Agenda

De pensionering van Eric Koreman

Toespraak Maarten Bohlken bij de pensionering van Eric Koreman op 21 maart 2024

Eric Koreman, de laatste juridisch boekverkoper

Nu Eric Koreman met pensioen gaat, is helaas het moment aangebroken om met hem afscheid te nemen van de laatste juridische boekverkoper van Nederland. Ik wil dit graag in een historische context plaatsen.

 

Paul van Vliet had in 1973 een conference over het Reservaat. Hierin leidde hij het publiek rond langs zeldzaam geworden Nederlanders om hen voor het nageslacht en de vergetelheid te bewaren. Hij benoemde achtereenvolgens de laatste kleine kruidenier, de hofdame, het lid van de katholieke volkspartij, de ongehuwde priester, de moeder met tien kinderen, de verstelnaaister en de Nederlandse maagd. We zijn nu 50 jaar verder en voeg ik er nu eentje aan toe, namelijk de juridisch boekverkoper.

 

Wat is eigenlijk een juridisch boekverkoper? Je bent geneigd om heel flauw te zeggen: iemand die juridische boeken verkoopt in een juridische boekhandel. Dus is de logische vervolgvraag wat dan een juridische boekhandel is. Vroeger waren er meerdere, met name Nijhoff, Belinfante, Scheltema Holkema Vermeulen, Jongbloed en buitenbeentje Wilbro. Soms voerde de boekhandel voor 100% een juridisch assortiment, soms ging het om een grote, gezichtsbepalende afdeling of studieboekenafdeling binnen een boekenwarenhuis. Hier werkten iconische boekverkopers als Paul van Appeven, Hans Bousie, Jaap Steketee, Theo Walter en dus ook Eric Koreman. Het kon gaan om alleen nieuwe boeken maar ook om boekhandels met prominente antiquariaten. Tot ongeveer het jaar 2000 ging het uitsluitend om papieren producten zoals boeken, boekseries, losbladige werken, tijdschriften en studieboeken.

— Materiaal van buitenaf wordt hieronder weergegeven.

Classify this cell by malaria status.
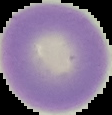

Uninfected.

Segmented cell region on a black background. Image is 112×115 pixels. From a thin blood film.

De winkels met hun grote voorraden gaven de boekhandels hun uitstraling en bij Jongbloed stond bijvoorbeeld de Schuurman & Jordens-kast zodanig in het zicht dat het een voorbijganger direct duidelijk was dat dit een juridische boekhandel was. Toch werd het geld niet verdiend met die mooie collecties en de (contante) verkoop ervan. Juridische boekhandels verdienden, net als ongetwijfeld de uitgeverijen, vooral aan de abonnementen en de studieboeken. Dat blijkt wel uit de kenmerken van ieder van de productgroepen.

  • Boeken. Een goede collectie voeren betekent dat de voorraad breed en diep moet zijn en voorts dat de boekhandel een goed geëquipeerde bestelafdeling moet aanhouden. De dure voorraad in combinatie met hoog opgeleide en kundige boekverkopers kosten per definitie meer dan de omzet op zich rechtvaardigt. De bestelservice gaat niet alleen om eenvoudig via het CB te bestellen boeken maar vooral ook om het speuren naar “exoten” uit het grijze circuit.

  • Boekseries. De mooie mengvorm tussen boeken en abonnementen met voorbeelden als Schuurman & Jordens (later Lexplicatie), Tekst & Commentaar, Asser en Monografieën BW maar ook abonnementen op series die niet als zodanig door de uitgever als serie in abonnement worden gegeven. Met een goede administratie is dit een lucratieve productgroep.

  • Supplementen. De abonnementen op losbladige waren de meest winstgevende groep. Ooit hielden boekhandels zelf alle hoofdwerken aan in de winkel, later leverden ze alleen nog de supplementen die rechtsreeks door de uitgeverij aan de klant werden gestuurd, weliswaar tegen een veel lagere marge maar nog steeds profijtelijk. Vooral klanten die een broertje dood hadden aan invoegen werden gekoesterd: als er ergens weer eens stapels supplementen in de vensterbank lagen, was het zeker dat er een bestelling voor een nieuw hoofdwerk zou komen.

  • Tijdschriften. Zowel de bibliotheken als individuele juristen hadden abonnementen waarbij het cruciaal was dat de boekhandel ieder abonnement op de juiste kostenplaats kon factureren. Ongeveer iedere jurist had ooit een abonnement op de NJ (Nederlandse Jurisprudentie) en een tijdschrift binnen het eigen rechtsgebied dus dat waren heel veel abonnementen.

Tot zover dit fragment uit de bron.